Name: trl-lib/Qwen2-0.5B-DPO API
Brand: Featherless.ai
Price: 10.00 USD
Availability: InStock
Author: trl-lib

Model Overview

trl-lib/Qwen2-0.5B-DPO is a 0.5 billion parameter language model derived from the Qwen2-0.5B-Instruct architecture. It has been specifically fine-tuned using Direct Preference Optimization (DPO), a method designed to align language models with human preferences by leveraging preference data.
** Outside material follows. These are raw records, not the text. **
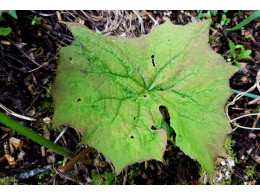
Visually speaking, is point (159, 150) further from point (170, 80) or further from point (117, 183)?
point (117, 183)

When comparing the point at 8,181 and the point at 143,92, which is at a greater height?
the point at 143,92

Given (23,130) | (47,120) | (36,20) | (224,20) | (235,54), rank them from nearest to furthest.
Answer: (23,130) < (47,120) < (36,20) < (235,54) < (224,20)

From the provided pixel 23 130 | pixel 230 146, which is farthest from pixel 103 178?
pixel 230 146

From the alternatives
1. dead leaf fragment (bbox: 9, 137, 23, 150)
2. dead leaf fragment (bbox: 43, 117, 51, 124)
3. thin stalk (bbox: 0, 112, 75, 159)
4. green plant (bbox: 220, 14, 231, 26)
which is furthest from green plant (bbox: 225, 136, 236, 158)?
dead leaf fragment (bbox: 9, 137, 23, 150)

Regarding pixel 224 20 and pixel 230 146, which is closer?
pixel 230 146

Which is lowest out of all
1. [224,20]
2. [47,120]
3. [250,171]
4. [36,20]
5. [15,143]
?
[250,171]

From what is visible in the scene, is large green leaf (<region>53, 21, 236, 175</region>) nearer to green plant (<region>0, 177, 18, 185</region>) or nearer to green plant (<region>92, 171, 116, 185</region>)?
green plant (<region>92, 171, 116, 185</region>)

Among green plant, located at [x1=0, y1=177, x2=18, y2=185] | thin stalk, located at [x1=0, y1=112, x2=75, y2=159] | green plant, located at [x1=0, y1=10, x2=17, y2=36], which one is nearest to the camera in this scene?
thin stalk, located at [x1=0, y1=112, x2=75, y2=159]

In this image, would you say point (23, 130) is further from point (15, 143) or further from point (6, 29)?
point (6, 29)
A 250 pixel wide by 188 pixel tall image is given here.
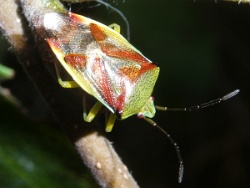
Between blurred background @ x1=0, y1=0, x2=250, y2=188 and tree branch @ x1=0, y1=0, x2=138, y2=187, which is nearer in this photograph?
tree branch @ x1=0, y1=0, x2=138, y2=187

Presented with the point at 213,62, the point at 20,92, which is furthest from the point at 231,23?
the point at 20,92

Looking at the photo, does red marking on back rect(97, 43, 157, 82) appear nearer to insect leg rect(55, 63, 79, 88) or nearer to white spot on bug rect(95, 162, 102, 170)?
insect leg rect(55, 63, 79, 88)

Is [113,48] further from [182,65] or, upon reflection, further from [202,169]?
[202,169]

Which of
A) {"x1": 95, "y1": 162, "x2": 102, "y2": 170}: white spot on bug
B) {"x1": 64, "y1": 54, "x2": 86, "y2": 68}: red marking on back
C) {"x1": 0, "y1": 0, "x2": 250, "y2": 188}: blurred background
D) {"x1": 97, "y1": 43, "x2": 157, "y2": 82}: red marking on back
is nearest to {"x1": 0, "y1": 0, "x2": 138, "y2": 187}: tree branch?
{"x1": 95, "y1": 162, "x2": 102, "y2": 170}: white spot on bug

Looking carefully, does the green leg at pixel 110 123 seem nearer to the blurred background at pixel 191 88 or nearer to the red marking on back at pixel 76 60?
the red marking on back at pixel 76 60

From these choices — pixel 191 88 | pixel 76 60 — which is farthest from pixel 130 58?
pixel 191 88

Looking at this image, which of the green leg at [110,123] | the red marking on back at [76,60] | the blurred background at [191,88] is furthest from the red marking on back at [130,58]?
the blurred background at [191,88]

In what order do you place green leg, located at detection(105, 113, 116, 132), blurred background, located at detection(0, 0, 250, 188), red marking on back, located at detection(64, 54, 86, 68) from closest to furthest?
red marking on back, located at detection(64, 54, 86, 68), green leg, located at detection(105, 113, 116, 132), blurred background, located at detection(0, 0, 250, 188)
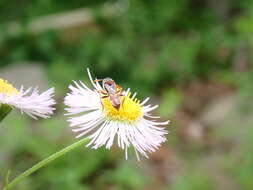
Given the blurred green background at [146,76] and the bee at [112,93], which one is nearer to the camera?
the bee at [112,93]

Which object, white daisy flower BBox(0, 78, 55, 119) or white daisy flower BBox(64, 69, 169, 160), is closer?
white daisy flower BBox(64, 69, 169, 160)

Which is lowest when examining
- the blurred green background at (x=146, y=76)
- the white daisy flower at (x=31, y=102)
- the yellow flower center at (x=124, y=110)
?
the white daisy flower at (x=31, y=102)

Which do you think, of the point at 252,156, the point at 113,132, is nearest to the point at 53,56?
the point at 252,156

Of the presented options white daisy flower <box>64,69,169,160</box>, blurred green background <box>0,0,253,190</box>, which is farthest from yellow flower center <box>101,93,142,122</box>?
blurred green background <box>0,0,253,190</box>

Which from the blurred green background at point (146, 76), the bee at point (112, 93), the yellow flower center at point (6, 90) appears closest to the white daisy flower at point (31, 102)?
the yellow flower center at point (6, 90)

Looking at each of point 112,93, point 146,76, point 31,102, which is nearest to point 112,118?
point 112,93

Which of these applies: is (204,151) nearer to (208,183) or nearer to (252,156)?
(208,183)

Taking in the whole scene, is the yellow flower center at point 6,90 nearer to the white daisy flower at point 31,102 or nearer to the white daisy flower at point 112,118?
the white daisy flower at point 31,102

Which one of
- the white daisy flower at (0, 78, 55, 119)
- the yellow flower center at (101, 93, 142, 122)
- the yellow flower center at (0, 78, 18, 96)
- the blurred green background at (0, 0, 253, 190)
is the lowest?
the white daisy flower at (0, 78, 55, 119)

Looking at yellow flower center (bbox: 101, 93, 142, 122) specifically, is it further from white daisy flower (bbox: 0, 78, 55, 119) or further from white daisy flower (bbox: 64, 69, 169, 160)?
white daisy flower (bbox: 0, 78, 55, 119)
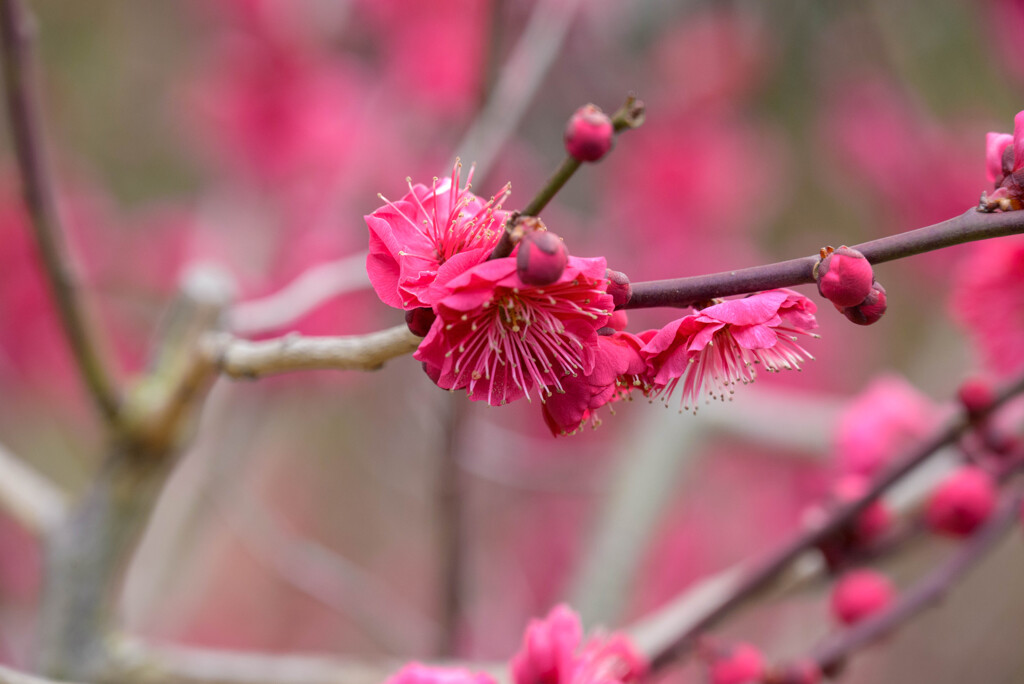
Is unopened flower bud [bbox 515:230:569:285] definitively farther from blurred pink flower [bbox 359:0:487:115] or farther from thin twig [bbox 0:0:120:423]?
blurred pink flower [bbox 359:0:487:115]

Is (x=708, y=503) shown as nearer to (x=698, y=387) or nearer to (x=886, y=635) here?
(x=886, y=635)

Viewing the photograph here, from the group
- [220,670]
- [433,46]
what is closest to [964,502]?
[220,670]

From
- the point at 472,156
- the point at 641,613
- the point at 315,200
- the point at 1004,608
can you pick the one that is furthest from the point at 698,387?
the point at 1004,608

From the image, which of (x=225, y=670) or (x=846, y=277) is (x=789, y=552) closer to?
(x=846, y=277)

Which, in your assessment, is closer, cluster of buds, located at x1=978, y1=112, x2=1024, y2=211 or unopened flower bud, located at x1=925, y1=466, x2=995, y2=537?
cluster of buds, located at x1=978, y1=112, x2=1024, y2=211

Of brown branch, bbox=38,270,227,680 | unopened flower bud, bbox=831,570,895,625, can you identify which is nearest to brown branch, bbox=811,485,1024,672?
unopened flower bud, bbox=831,570,895,625
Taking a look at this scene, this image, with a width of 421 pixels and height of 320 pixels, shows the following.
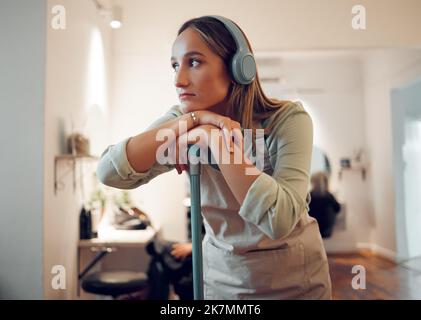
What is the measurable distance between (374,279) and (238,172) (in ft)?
1.83

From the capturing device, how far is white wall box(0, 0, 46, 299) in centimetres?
94

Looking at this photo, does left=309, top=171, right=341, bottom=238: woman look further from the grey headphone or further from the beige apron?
the grey headphone

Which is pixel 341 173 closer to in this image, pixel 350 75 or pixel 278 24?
pixel 350 75

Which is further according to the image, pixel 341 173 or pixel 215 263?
pixel 341 173

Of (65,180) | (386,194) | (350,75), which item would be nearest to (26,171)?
(65,180)

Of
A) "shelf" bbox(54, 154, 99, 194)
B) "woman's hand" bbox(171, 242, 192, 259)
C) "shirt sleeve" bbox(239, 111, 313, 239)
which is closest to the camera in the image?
"shirt sleeve" bbox(239, 111, 313, 239)

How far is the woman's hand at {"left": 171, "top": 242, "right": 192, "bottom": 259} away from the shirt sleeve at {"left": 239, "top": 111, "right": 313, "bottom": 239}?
2.28 ft

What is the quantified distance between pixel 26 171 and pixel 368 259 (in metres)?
0.90

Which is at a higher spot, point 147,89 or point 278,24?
point 278,24

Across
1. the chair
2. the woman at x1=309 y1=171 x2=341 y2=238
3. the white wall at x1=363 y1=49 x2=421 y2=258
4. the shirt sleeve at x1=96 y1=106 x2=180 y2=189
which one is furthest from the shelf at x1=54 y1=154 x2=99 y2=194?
the white wall at x1=363 y1=49 x2=421 y2=258

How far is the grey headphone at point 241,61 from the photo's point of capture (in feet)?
1.73

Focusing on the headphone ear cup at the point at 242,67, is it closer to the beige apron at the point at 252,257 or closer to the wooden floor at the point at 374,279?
the beige apron at the point at 252,257
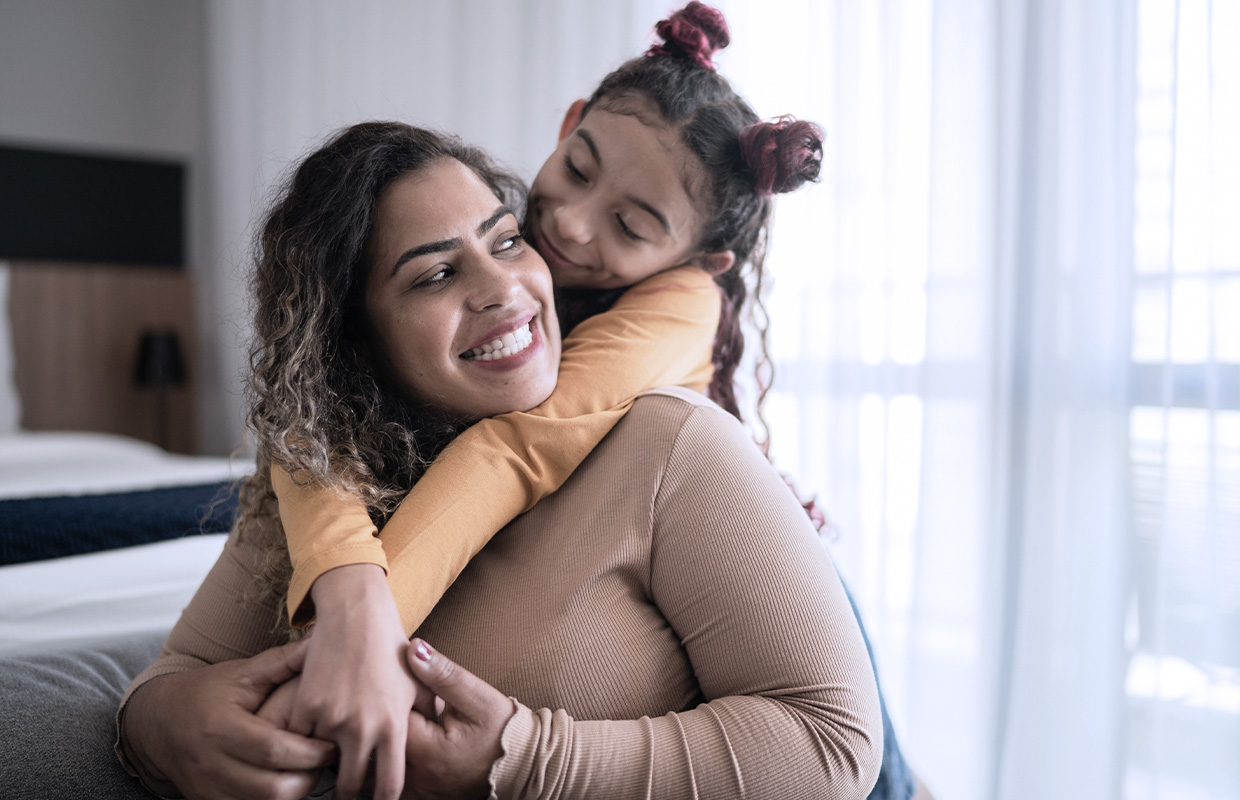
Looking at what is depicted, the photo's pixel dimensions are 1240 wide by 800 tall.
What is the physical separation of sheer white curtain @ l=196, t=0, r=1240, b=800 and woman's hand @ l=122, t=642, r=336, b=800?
5.76 feet

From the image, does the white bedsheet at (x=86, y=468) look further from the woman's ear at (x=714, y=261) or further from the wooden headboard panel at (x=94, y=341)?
the woman's ear at (x=714, y=261)

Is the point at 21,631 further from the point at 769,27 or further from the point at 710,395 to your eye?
the point at 769,27

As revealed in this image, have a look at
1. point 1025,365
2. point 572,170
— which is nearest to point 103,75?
point 572,170

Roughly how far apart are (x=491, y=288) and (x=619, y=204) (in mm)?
371

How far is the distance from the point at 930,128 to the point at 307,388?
1.80 m

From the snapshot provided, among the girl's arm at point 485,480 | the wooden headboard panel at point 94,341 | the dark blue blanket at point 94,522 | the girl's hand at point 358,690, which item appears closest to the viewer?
the girl's hand at point 358,690

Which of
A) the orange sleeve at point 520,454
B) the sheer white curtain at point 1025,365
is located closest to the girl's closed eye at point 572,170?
the orange sleeve at point 520,454

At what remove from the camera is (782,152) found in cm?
123

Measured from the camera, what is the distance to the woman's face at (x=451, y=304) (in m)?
1.02

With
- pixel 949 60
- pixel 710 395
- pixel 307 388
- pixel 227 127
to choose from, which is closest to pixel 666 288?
pixel 710 395

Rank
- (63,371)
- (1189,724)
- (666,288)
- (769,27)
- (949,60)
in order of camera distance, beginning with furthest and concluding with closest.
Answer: (63,371) → (769,27) → (949,60) → (1189,724) → (666,288)

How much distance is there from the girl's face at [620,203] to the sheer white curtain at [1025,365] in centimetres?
111

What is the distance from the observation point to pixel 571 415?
3.31 feet

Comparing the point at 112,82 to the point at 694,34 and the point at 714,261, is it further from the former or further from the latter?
the point at 714,261
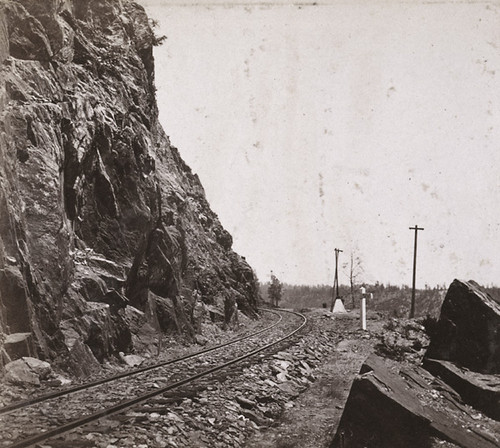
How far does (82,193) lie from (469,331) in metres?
11.5

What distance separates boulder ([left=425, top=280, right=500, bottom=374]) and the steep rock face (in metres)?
8.22

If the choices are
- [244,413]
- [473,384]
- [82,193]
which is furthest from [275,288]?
[244,413]

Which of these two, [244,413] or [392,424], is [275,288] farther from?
[392,424]

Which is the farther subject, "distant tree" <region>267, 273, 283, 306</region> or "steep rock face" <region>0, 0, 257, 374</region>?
"distant tree" <region>267, 273, 283, 306</region>

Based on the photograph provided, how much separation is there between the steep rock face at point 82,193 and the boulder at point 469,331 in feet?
27.0

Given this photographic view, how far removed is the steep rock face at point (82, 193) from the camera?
9703mm

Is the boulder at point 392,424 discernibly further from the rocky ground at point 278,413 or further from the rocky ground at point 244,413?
the rocky ground at point 244,413

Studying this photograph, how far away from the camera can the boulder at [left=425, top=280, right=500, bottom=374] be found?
8.78 meters

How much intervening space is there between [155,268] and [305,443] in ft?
37.4

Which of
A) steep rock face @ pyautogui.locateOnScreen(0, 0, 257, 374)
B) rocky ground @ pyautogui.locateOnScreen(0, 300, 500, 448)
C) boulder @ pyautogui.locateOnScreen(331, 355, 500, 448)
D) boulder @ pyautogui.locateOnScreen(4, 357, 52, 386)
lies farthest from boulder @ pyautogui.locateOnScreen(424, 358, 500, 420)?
boulder @ pyautogui.locateOnScreen(4, 357, 52, 386)

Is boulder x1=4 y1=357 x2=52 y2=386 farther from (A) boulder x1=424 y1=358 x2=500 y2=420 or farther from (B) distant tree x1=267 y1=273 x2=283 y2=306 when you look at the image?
(B) distant tree x1=267 y1=273 x2=283 y2=306

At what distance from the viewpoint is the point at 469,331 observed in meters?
9.13

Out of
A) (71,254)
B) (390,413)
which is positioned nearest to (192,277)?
(71,254)

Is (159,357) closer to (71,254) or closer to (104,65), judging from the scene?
(71,254)
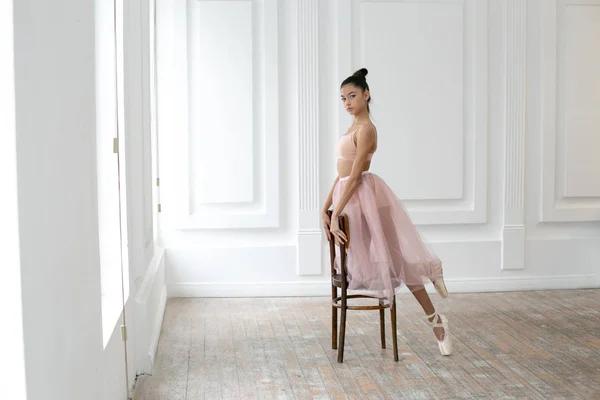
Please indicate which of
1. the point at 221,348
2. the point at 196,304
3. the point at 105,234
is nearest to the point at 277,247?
the point at 196,304

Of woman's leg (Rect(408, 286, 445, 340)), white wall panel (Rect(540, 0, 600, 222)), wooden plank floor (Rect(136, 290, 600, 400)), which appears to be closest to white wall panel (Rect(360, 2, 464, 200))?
white wall panel (Rect(540, 0, 600, 222))

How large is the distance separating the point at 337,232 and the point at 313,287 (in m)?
2.09

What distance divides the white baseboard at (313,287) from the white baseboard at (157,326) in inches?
10.3

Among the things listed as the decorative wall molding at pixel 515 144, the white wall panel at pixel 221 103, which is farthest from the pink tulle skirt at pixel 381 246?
the decorative wall molding at pixel 515 144

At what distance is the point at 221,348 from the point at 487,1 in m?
3.45

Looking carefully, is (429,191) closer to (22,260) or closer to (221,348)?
(221,348)

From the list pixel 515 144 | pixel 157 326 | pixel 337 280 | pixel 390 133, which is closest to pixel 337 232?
pixel 337 280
This training was conducted using the TRL library and the trl-lib/Capybara-Preferences dataset.

Key Capabilities

Preference Alignment: Optimized to generate responses that better align with human preferences, as learned from the Capybara-Preferences dataset.
Instruction Following: Builds upon the instruction-tuned base model, Qwen2-0.5B-Instruct, to enhance its ability to follow user instructions.
Efficient Deployment: As a 0.5 billion parameter model, it offers a balance between performance and computational efficiency.

Training Details

The model's training procedure utilized DPO, as detailed in the paper "Direct Preference Optimization: Your Language Model is Secretly a Reward Model." The training environment included TRL version 0.12.0.dev0 and Transformers version 4.45.0.dev0.

Good For

Applications requiring models that generate human-preferred responses.
Scenarios where a smaller, preference-aligned model is beneficial for deployment constraints.
Further research and experimentation with DPO fine-tuning techniques on Qwen2 architectures.